Unless a company sets strict password complexity and expiration policies, nothing will prevent users from setting easy-to-guess passwords on their accounts. And hackers can stage brute-force or dictionary attacks to find users’ passwords and get access to their accounts.
Even if a user chooses a complex password, there are still ways that hackers can get access to it. For instance, if the user uses the same password as their AD account in other services, a data breach at any of those companies can enable hackers to access the user’s account.
Also, if the user falls victim to a phishing or spear-phishing scam, not even the most complex password will protect them from hackers.
Another threat is that of man-in-the-middle attacks (MITM). Many organizations open access to their Active Directory services from the internet because their employees log in to their servers from different geographical locations. With enough resources and planning, hackers will be able to intercept users’ passwords when they’re logging in to their account.

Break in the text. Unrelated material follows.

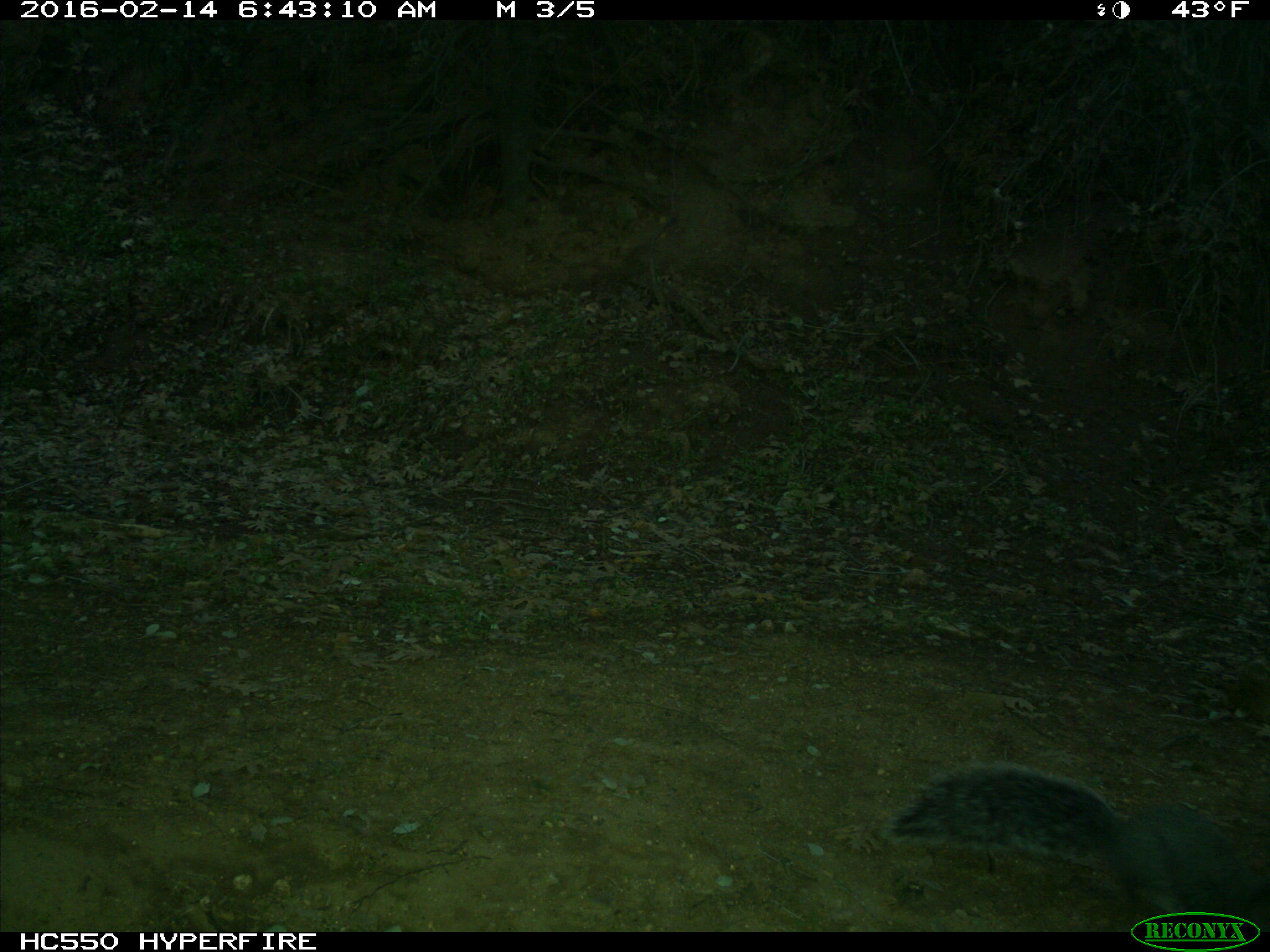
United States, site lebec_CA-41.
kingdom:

Two-factor authentication for Active Directory
In order to enhance the security of user accounts, Active Directory supports two-factor and multi-factor authentication (2FA/MFA). In a nutshell, 2FA requires users to present something in addition to their password when logging in to their account. This prevents password theft from giving hackers access to AD accounts.
Smart cards are devices that users must carry with them and insert into their computers when logging in to their Active Directory accounts. Smart cards generate a unique cryptographic hash every time users log in to their account and send it to the AD server after users enter their account’s password. The cryptographic hash can only be generated by the smart card and can’t be spoofed.

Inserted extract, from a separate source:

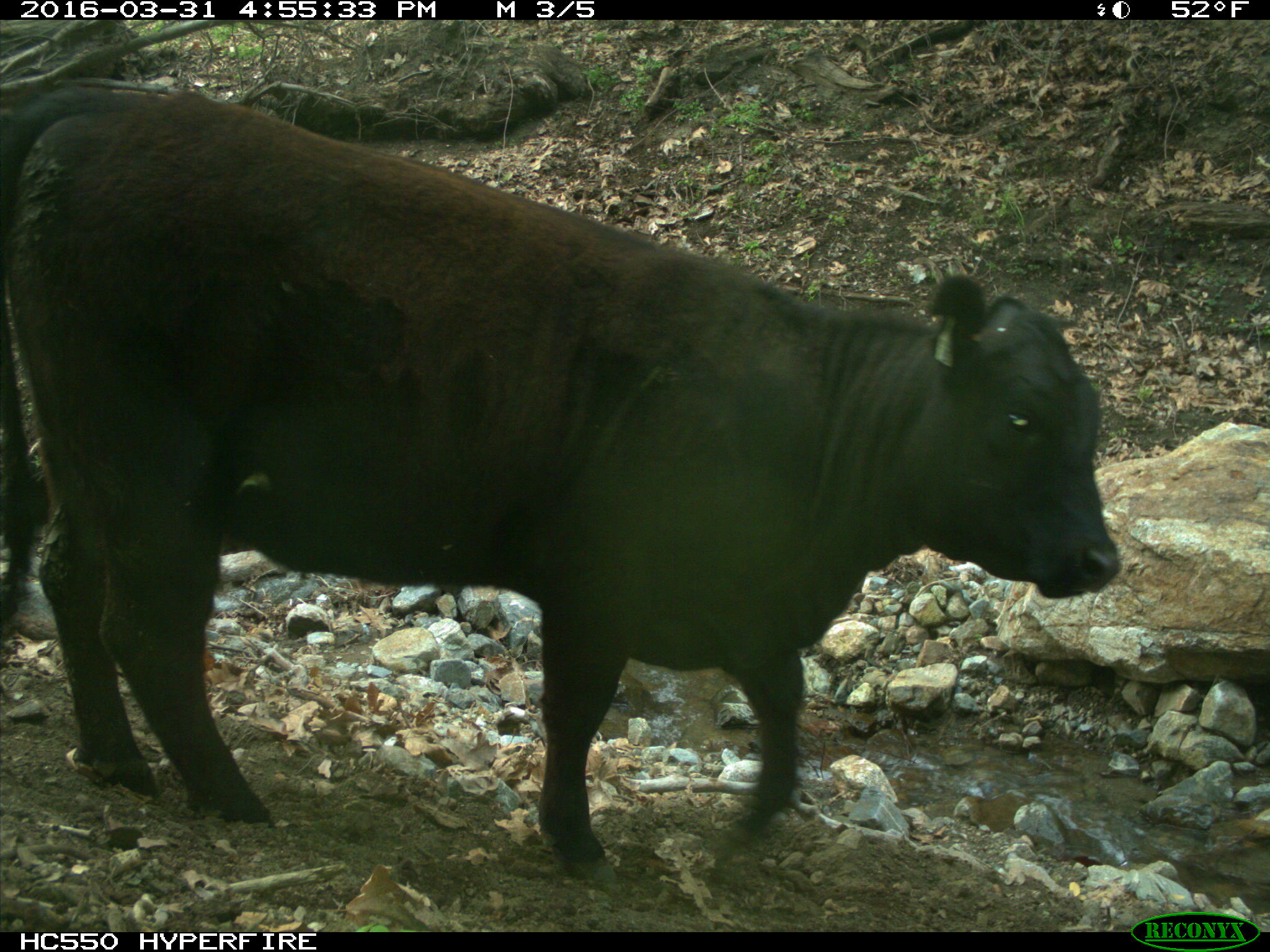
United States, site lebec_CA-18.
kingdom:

However, smart cards have their own caveats. First, organizations incur additional IT costs for procurement and support of smart cards for their Active Directory users. Also, there’s very limited support for smart cards on mobile devices. For their part, users must make sure that their smart cards don’t get lost or stolen.
Software tokens come in different flavors, but the general idea is that, in addition to their password, every time users log in to their Active Directory account they have to enter a verification code. The verification code, which is constantly changing, is sent to a device that is associated with the account, usually a mobile phone.
The advantage of software tokens is their low costs. Organizations don’t need to purchase additional hardware and can use whatever mobile device their users have as their Active Directory 2FA device. However, from the user’s perspective, software 2FA is more difficult to use and the additional step it adds to the authentication process isn’t very intuitive. Moreover, from a security perspective, depending on their implementation, software tokens can be compromised. For instance, if verification codes are sent as an SMS message to the user’s phone, hackers will be able to forward the user’s text messages to another number and receive a copy of the verification code at the same time. Other types of 2FA that send the code to the mobile device can become the target of MITM attacks.
Secret Double Octopus 2FA for Active Directory
Secret Double Octopus provides a unique authentication solution that minimizes the costs, provides optimal user experience and maximizes security for organizations that want to set up two-factor authentication for Active Directory.
Secret Double Octopus is a password-less authentication technology, which means integrating it with Active Directory will remove the biggest weakness of user account protection, which is the sharing and storage of secrets.
Moreover, Secret Double Octopus provides superior MFA for Active Directory (AD) replacing the need for passwords altogether, using a proprietary mobile app, the Authenticator, for 2FA, which means it doesn’t require organizations to spend extra funds on acquiring new hardware. Meanwhile, the technology remedies the failures of other software 2FA solutions by using a unique multi-channel authentication mechanism that makes MITM attacks virtually impossible. The minimum interaction required by the verified party leads to a better user experience: Instead of typing in verification codes, they receive an access request on their mobile device every time they log in to their Active Directory account, and they only need to tap it to approve it.
Long story short, Secret Double Octopus brings together the best features of different 2FA mechanisms for Active Directory, satisfying users, IT and security teams.